European Classroom|“Black Swan”: Is this the end of PCB boards?
Introduction: What is a "black swan"? It is a "strange guest" that breaks the phenomenon that everyone thought was unbreakable. When everything is so natural and there is no new way to achieve it, the "black swan" suddenly appears and opens a new door for growth in the market. In this article, I share his observations with readers.
20年前,美国航空航天局(NASA)这个工业巨擘怎樣也想不到有一天要与一家位于格拉斯哥的初创公司争夺卫星业务。此外,线缆连接架构还有能力改变所有已有的电气产品设计。在任意电子设计中试想一下,它能够带来哪些创新。
The magic of the world is that it never ends. That’s what I felt when I discovered that a small company in Glasgow, Scotland, was entering the business of building small satellites. I thought back to my time growing up in the east side of Glasgow in the 1970s. Times were tough for the area ( compared to its long history of trade and invention ) . The vast abandoned red brick buildings, huge cranes and rusting private railway spurs where I grew up were all reminders of the city’s past. It was like the Pompeii of the industrial age. Glasgow’s banks of the River Clyde were once home to more than 50 shipyards, where famous ships such as the Lusitania and Queen Elizabeth (ships 1 and 2) were built. By the 1970s, only three or four shipyards remained, mainly to serve the Royal Navy and the drilling industry. It was as if the train of the Industrial Revolution had stopped and everyone got off. It wasn’t a very good time to be honest.
If you're not amazed and impressed that Clyde Space is now building $50,000 satellites and even offering them for order online, you're missing out. You don't have to be a Glaswegian in the 1970s to be impressed by their innovation and imagination.

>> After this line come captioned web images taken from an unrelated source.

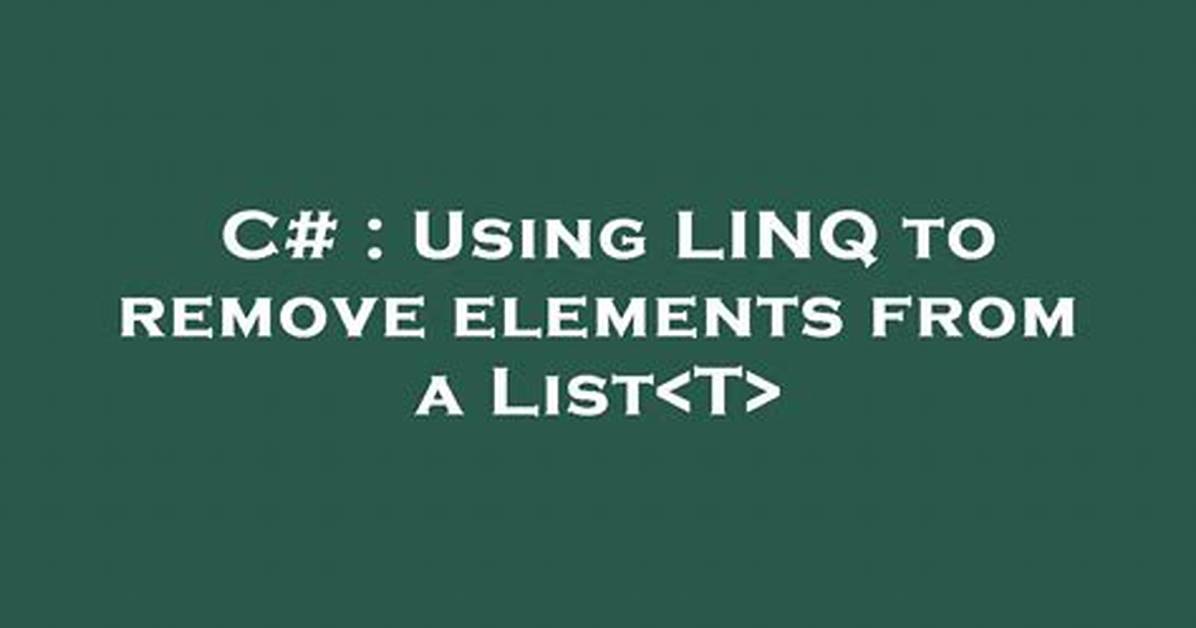 Using Linq to Remove Elements from a List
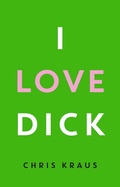 Cover: I Love Dick - Matthes & Seitz Berlin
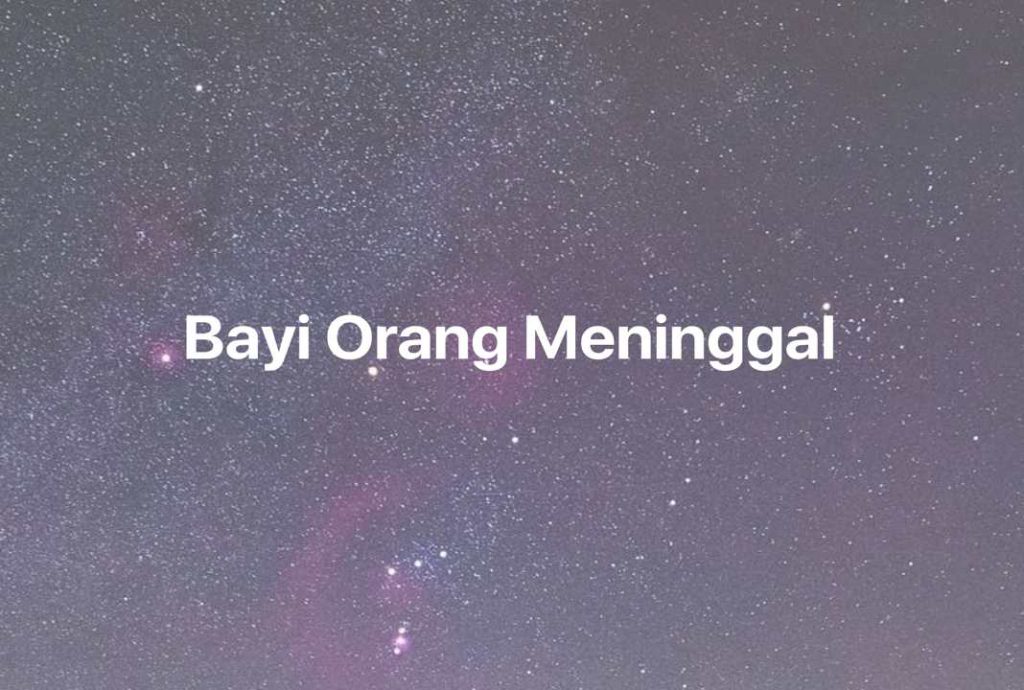 Gambar Mimpi Bayi Orang Meninggal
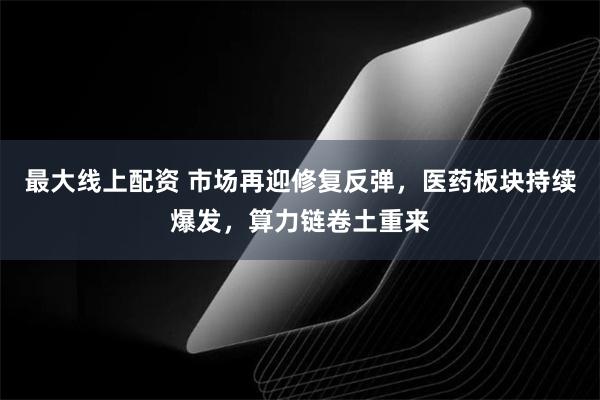 最大线上配资 市场再迎修复反弹，医药板块持续爆发，算力链卷土重来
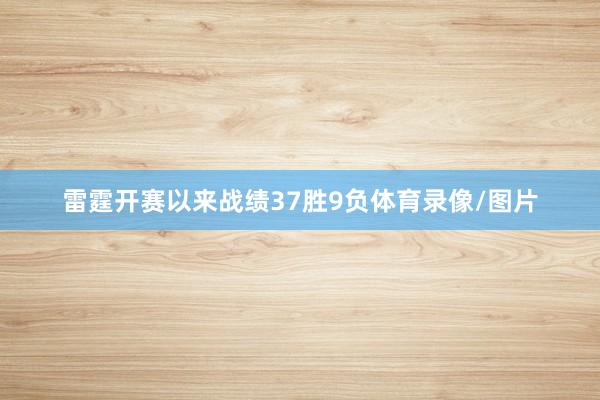 雷霆开赛以来战绩37胜9负体育录像/图片
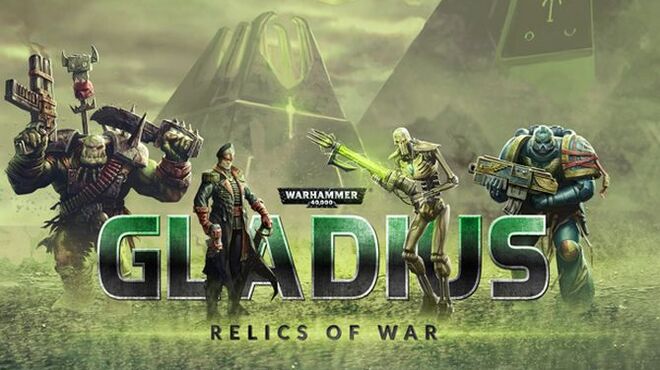 تحميل لعبة Warhammer 40,000: Gladius – Relics of War (v1.11.03 & DLC) مجانا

Unexpected changes take hold
Technology's black swans -- unexpected technological developments that change the course of the world -- will dominate. They put Glasgow in space race territory. The transistor and the Internet are obvious black swans, but there are less obvious ones, too: new materials and chemicals, cheap wireless communications, software that can simulate complex products before the parts are purchased and assembled. 3D printing gives everyone the chance to have their own personal mechanical prototyping lab for as little as $100. Extremely cheap GPS chips allow anyone to locate almost anything they wish.
Imagine another potential "technological black swan": the rise of an architecture based on power and data cables that could end the fate of the printed circuit board (PCB) in terms of value or utility. PCBs provide mechanical support and electrical connections for almost all electronic products. They use commonly used green materials to solder components and build intricate networks. But the disadvantages of PCBs are design limitations (it is a rigid flat board after all), it is difficult to work with other components, it is difficult to repair, it is expensive, and the signal strength decays rapidly with distance. PCBs have not changed much in many years; we just assume that it will always be this way.
Efficient, powerful, flexible
Cable-based architectures free designers from the circuit board construction work that is at the heart of the product. Designers can completely ignore it and avoid a lot of problems. Power and data connectors can be "plugged" exactly where they are needed. Freed from the constraints of the PCB board, the maximum distance between connectors is greatly increased: the length between passive cables (that is, non-powered copper or optical cables) is extended by at least four times, and active cables (such as active optical cables) reach several kilometers. PCB requirements must adopt a coplanar structure, while cable connection structures can connect components in any direction, and the physical structure can be reduced or completely restructured. Architects can finally jump out of the usual cognition and reshape products without constraints. Imagine what this will do to the electronic devices that are inseparable from us all day long, such as smart textiles and other wearable devices, portable devices, etc.
Lower energy consumption, operating costs and environmental impact
In large electrical equipment, PCBs can severely impact cooling airflow. Airflow is blocked and turned back by the PCB, and thermal system engineers must design to eliminate these effects. But what if we removed this "wall"? Cable architecture has no "walls." Air and even water can flow freely throughout the equipment, which is more thermally efficient, resulting in lower energy consumption, lower operating costs, and even less impact on the global environment.
Cables are also generally more durable than PCBs and can maintain excellent signal performance in harsh environments with high temperatures that can easily cause PCBs to warp. Cables are often easier to service and repair: users don't have to unplug a circuit board with soldered components and intricate structures when a problem occurs. Imagine an architecture that uses only cables: all you have to do is unplug a component and replace it with a new one.